━━ EXTRACT PROVIDED ━━

What You'll Work On
Core Responsibilities
- Design and implement high-performance REST APIs that handle real-time LLM request proxying and logging
- Build asynchronous processing pipelines using distributed task queues for background job orchestration
- Optimize PostgreSQL queries and schema design for transactional data at scale
- Implement sophisticated Redis caching strategies for sub-millisecond response times
- Design data ingestion pipelines that write millions of events daily to analytical databases
- Work with WebSocket connections for real-time streaming responses
- Build evaluation and experimentation systems for AI model testing
Required Skills
Must-Have Technical Skills
1. REST API Development (Critical)
- Deep understanding of RESTful principles and API design patterns
- Experience building production APIs with:
- Authentication/authorization (JWT, API keys, OAuth)

━━━
━━ GIVEN INFORMATION ━━

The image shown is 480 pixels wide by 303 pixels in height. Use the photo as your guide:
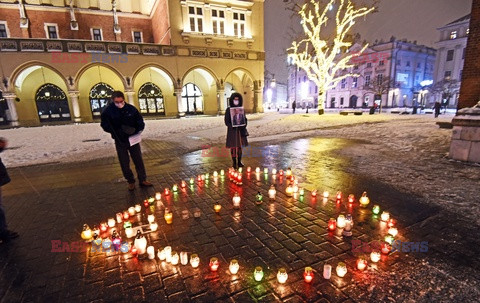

━━━

» WHAT TO DO
Transcribe a passage of the job description above, beginning at the words "What You'll Work" and stopping after the words "API Development (Critical)".

» TASK SOLUTION
What You'll Work On
Core Responsibilities
- Design and implement high-performance REST APIs that handle real-time LLM request proxying and logging
- Build asynchronous processing pipelines using distributed task queues for background job orchestration
- Optimize PostgreSQL queries and schema design for transactional data at scale
- Implement sophisticated Redis caching strategies for sub-millisecond response times
- Design data ingestion pipelines that write millions of events daily to analytical databases
- Work with WebSocket connections for real-time streaming responses
- Build evaluation and experimentation systems for AI model testing
Required Skills
Must-Have Technical Skills
1. REST API Development (Critical)